A side note, and jumping a head in history slightly, but despite working over the three biggest North American promotions at the time in WWF, WCW and ECW, only two people from these companies attended his funeral, with Rob Van Dam and Sabu acting as pallbearers.
WCW Nitro did its 2nd highest rating ever, with a 4.93. Though WCW always aimed for the oft elusive 5.0 mark, explaining the addition of their biggest money match of the time in Hogan vs. Savage, competition from the Olympics prevented them from hitting the mark that week.
Nitro also featured 'THAT' Goldberg vs. Steven Regal match, the same match which led to Steven Regal's firing from the company. Even though Goldberg was over, his matches were short for a reason, yet this went over 5 minutes. Many backstage thought Regal was shooting and intentionally trying to expose Goldberg, but Regal explained he was only doing as he was told backstage, while Dave Meltzer wrote that Regal was just wrestling a match, that Goldberg only had 3 moves and after he'd used them, he got totally lost.
A final side note away from WCW, and this is where the first reports of Jesse Ventura considering running for governor of Minnesota is reported. According to the newsletter, he was due to run later on in the year as part of the Reform Party, which he would eventually win.
So after completely messing up the most anticipated main event in the company's history through the overall horrendous booking of Sting/Hogan, WCW managed to give itself a reset in Superbrawl VIII.
With the fate of the Championship still not 100% clear after Starrcade 1997, another even more bizarre rematch took place on the following night’s Nitro from December the 29th, the pay-off of which took place after the show went off the air, with the title officially being held up as vacant from the debut edition of Thunder on January 8th 1998. Whether it be because the booking team needed to sit in a darkened room for a while, or because Hogan needed time to work out how to politic getting the belt back with minimal in-ring effort, the decision was made to finish the angle, not at the upcoming Souled Out 1998 PPV, but at Superbrawl VIII, thus leaving WCW without a World Champion for a full 6 weeks. Unfortunately, after the debacle of Starrcade, what red-hot momentum Sting had had dissipated due to appalling booking, and though WCW tried to rectify their mistake here, the magic of that 18 month build could never truly be captured again.

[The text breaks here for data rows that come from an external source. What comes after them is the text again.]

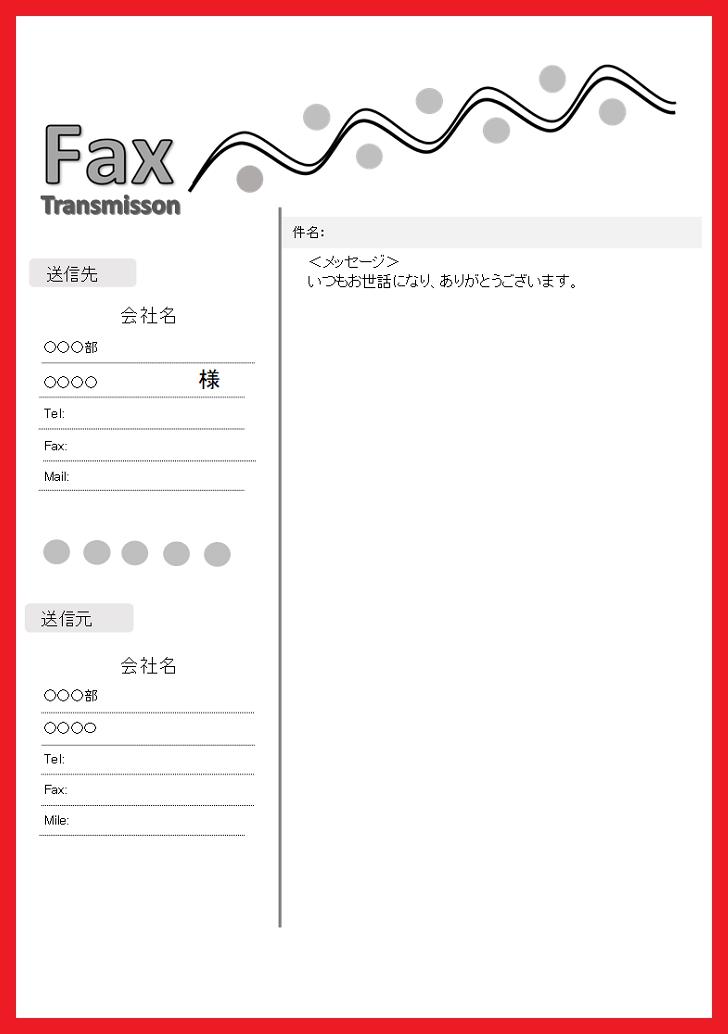 ワンポイントが入ったおしゃれなFAX送付状のテンプレート
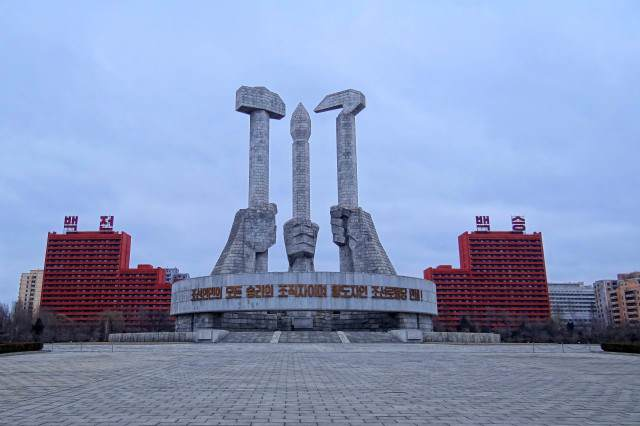 North Korean Teens Rip Into Kim Jong Un Online Using Yik Yak Party Foundation Monument 640x426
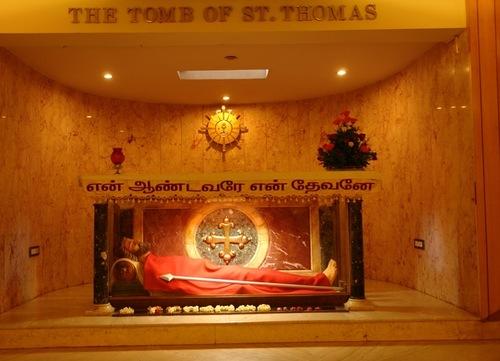 Реликварий с частицей мощей Апостола Фомы в городе Ченнаи (Индия)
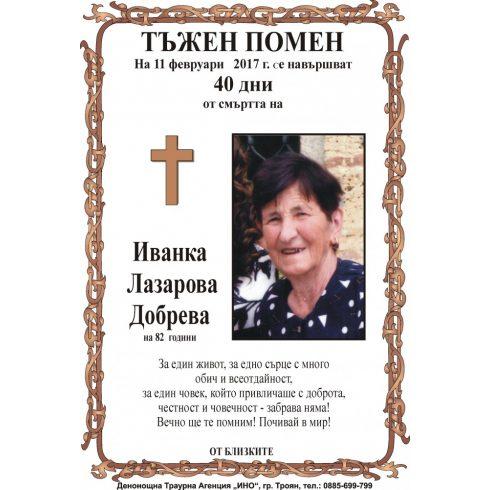 Иванка Лазарова Добрева 40 дни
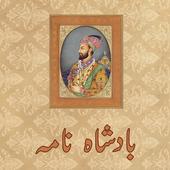 Badshah Nama icon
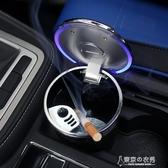 車載煙灰缸多功能帶LED夜燈汽車用煙灰缸帶蓋款 【東京衣秀】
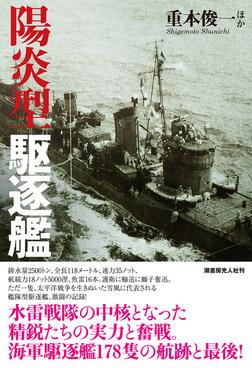 陽炎型駆逐艦-電子書籍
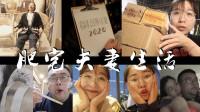 weekly vlog▷网友礼物·花生日·种睫毛·胖哥吃播·手工小胡在线装椅子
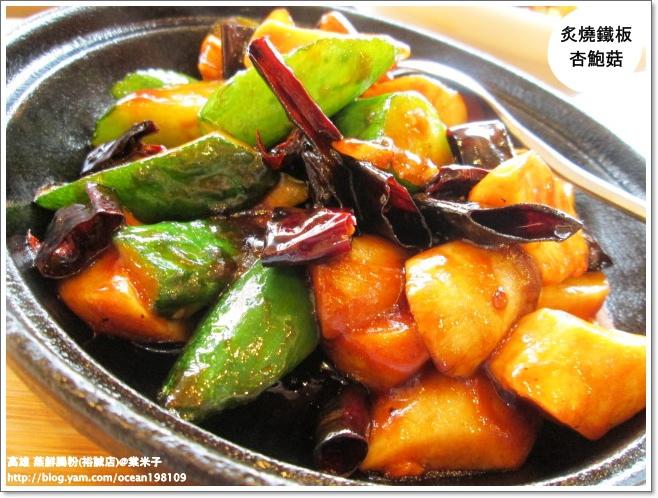 炙燒鐵板杏鮑菇1.JPG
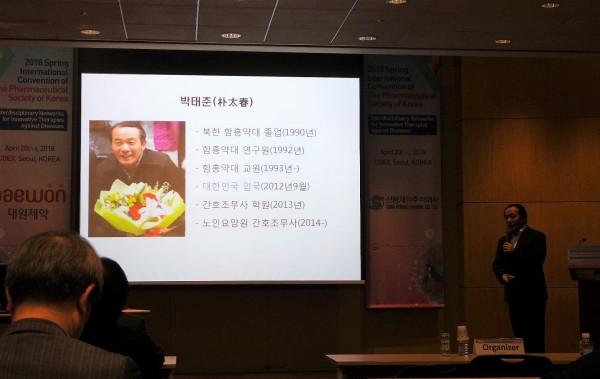 2018 대한약학회 춘계학술대회에서 박태춘 교수가 강의하고 있다.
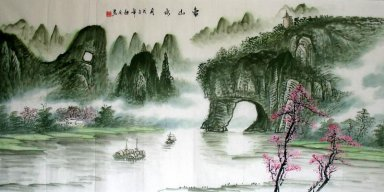 Grotesque mountain - Chinese Painting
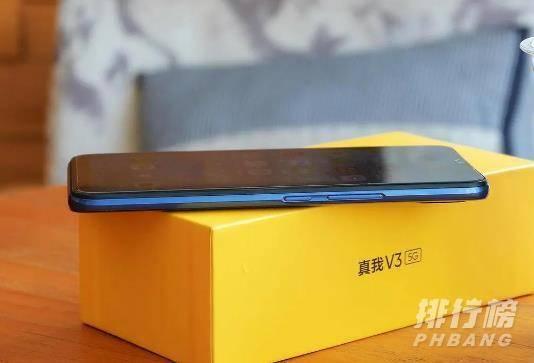 realmev3手机怎么样_realmev3手机值得买吗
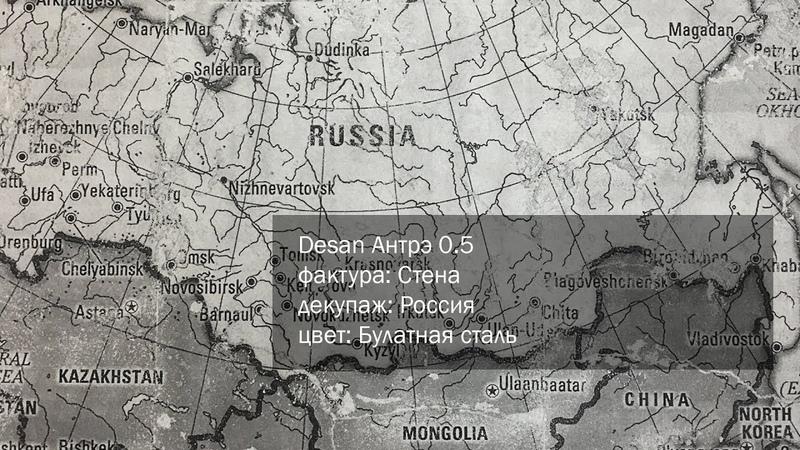 СВОТЧ. Desan Антрэ 0.5, фактура: Стена, декупаж: Карта, цвет: Булатная сталь
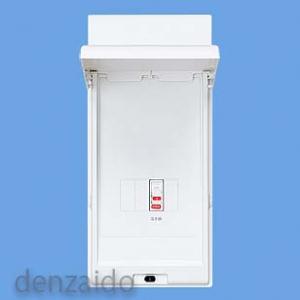 パナソニック オール電化リニューアルボックス 電気温水器40A 200V 単相2線式 BQCタイプ H325×W150×D97 BQC825T4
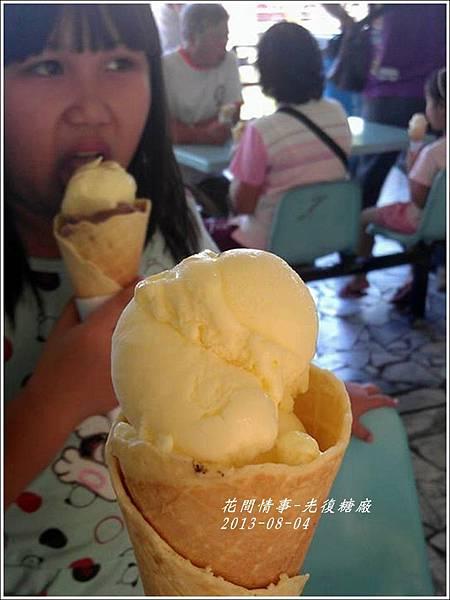 2013-07-光復糖廠33.jpg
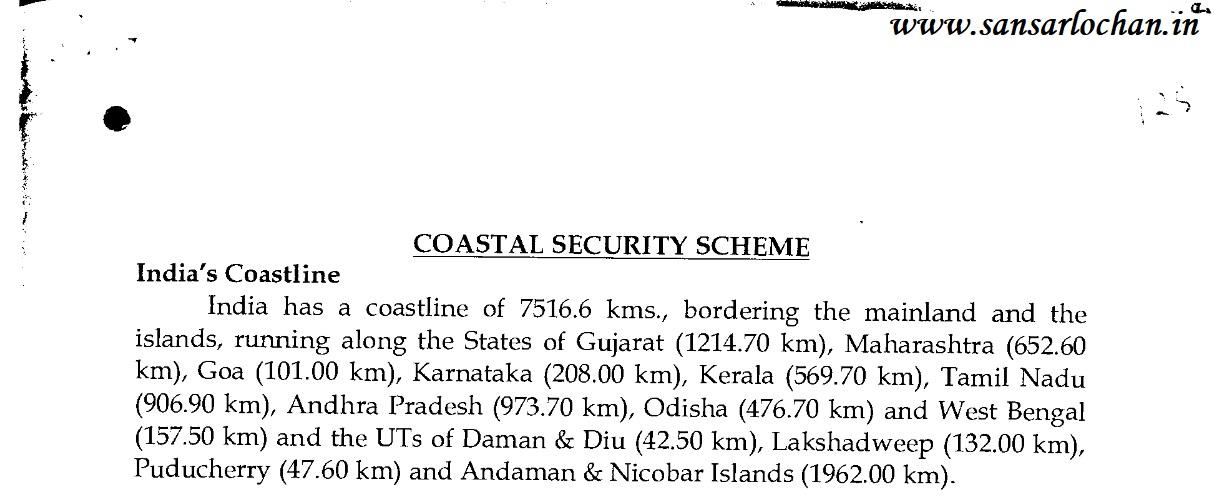 india_coastline_area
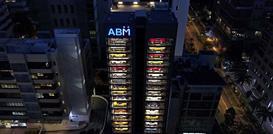 """新加坡建""""豪车自动贩卖机"""""""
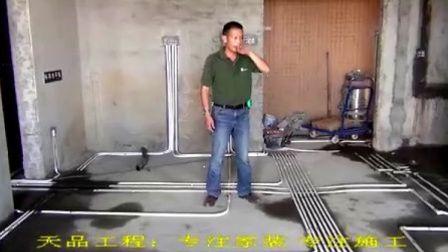 天品工程:隐蔽工程之电路施工细节详解
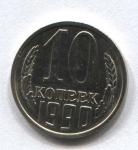10 копеек СССР 1990г.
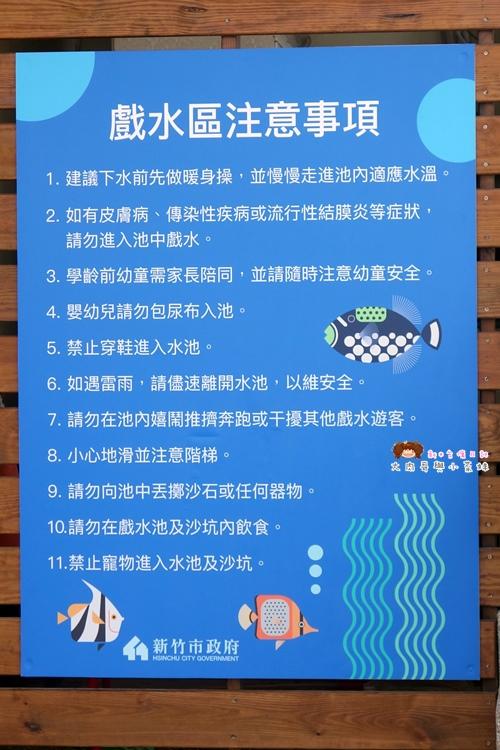 南寮旅遊服務中心 親子沙灘戲水區 (13).JPG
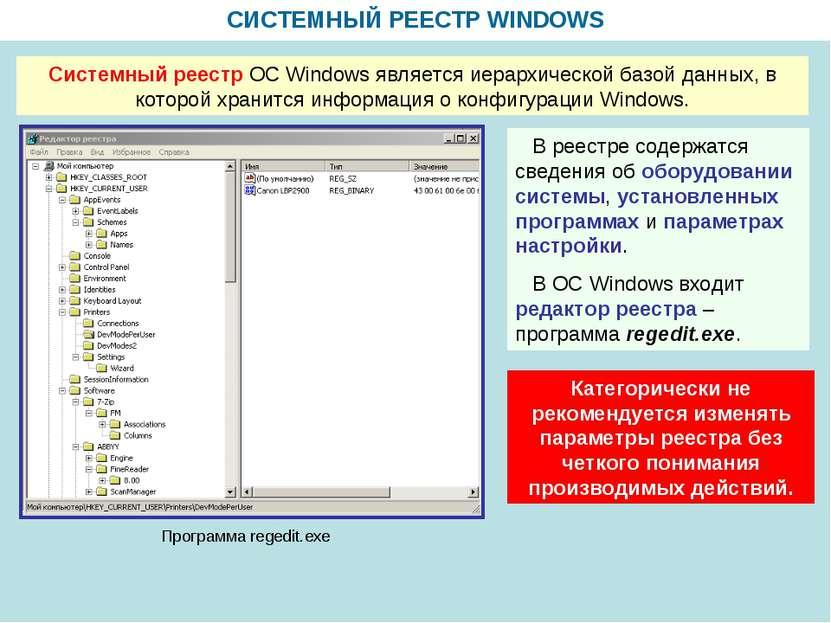 СИСТЕМНЫЙ РЕЕСТР WINDOWS Системный реестр ОС Windows является иерархической б...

The other main story-line that was interwoven throughout all this was where the loyalties of Macho Man Randy Savage lay, after a pull apart argument with Eric Bischoff and back to back losses to Lex Luger. It was heavily implied that Savage had had enough and thought he had outgrown the nWo's usefulness, believing Hogan to have dropped the ball. However, come the opening of this show, Savage remained, at least for the moment, a member of the nWo.
Superbrawl VIII, from the historic Cow Palace in San Francisco, drew a reported 12,620 fans, accumulating a PPV buy rate of 1.1 at just over 399,000 buys. Not only did the show outdraw the WWF's latest offering in No Way Out of Texas by a landslide, but that buy rate of 1.1 was the second largest in company history at that point (second only to the Starrcade 1997 show, which clocked in at 700,000 buys at a rate of 1.9.)
A short and to-the-point video package outlining wrongs that must be put right after the utter shambles that was the finish of Starrcade 1997 greets the viewers, painting Sting as the dark hero attempting to do right, while asking if Hogan would be able to bring home the gold despite things falling apart around him, referencing the instability of the nWo.
The PPV starts properly with pyro exploding around the arena, with Tony Schiavone, Bobby Heenan and Mike Tenay on commentary. They wax lyrical about the main event - the biggest rematch in WCW history according to Schiavone - explaining that the title had been held vacant for some time after the Starrcade debacle, while pondering the seeming unrest in the nWo, especially surrounding Macho Man Randy Savage and his potential role in tonight's proceedings. Heenan does a great job here of adding another layer to Hogan's need for the gold, saying that there is no way he would want to go back to the dressing room and face the remaining members of the nWo without the belt.
Match #1 - Booker T def. Rick Martel (c)
[WCW Television Championship Match]
Originally scheduled to just be Booker T vs. Perry Saturn for the Television Championship, this is now the first of two Television Championship matches, with the winner of this match taking on Perry Saturn later tonight.
Absolutely enormous pop for Booker T, who refuses the handshake of Rick Martel and launches into the champion, sending him out to the floor straight away. Booker T continues the heat on Martel as the camera finds Raven's Flock - or as Heenan refers to them, a 'who's who of Skid Row' - in the crowd with a vested interest as Saturn, a member of the flock, would be taking on the winner later. Martel finally manages to find space after a High Kick from Booker T, but is immediately put back on the mat with a Superkick.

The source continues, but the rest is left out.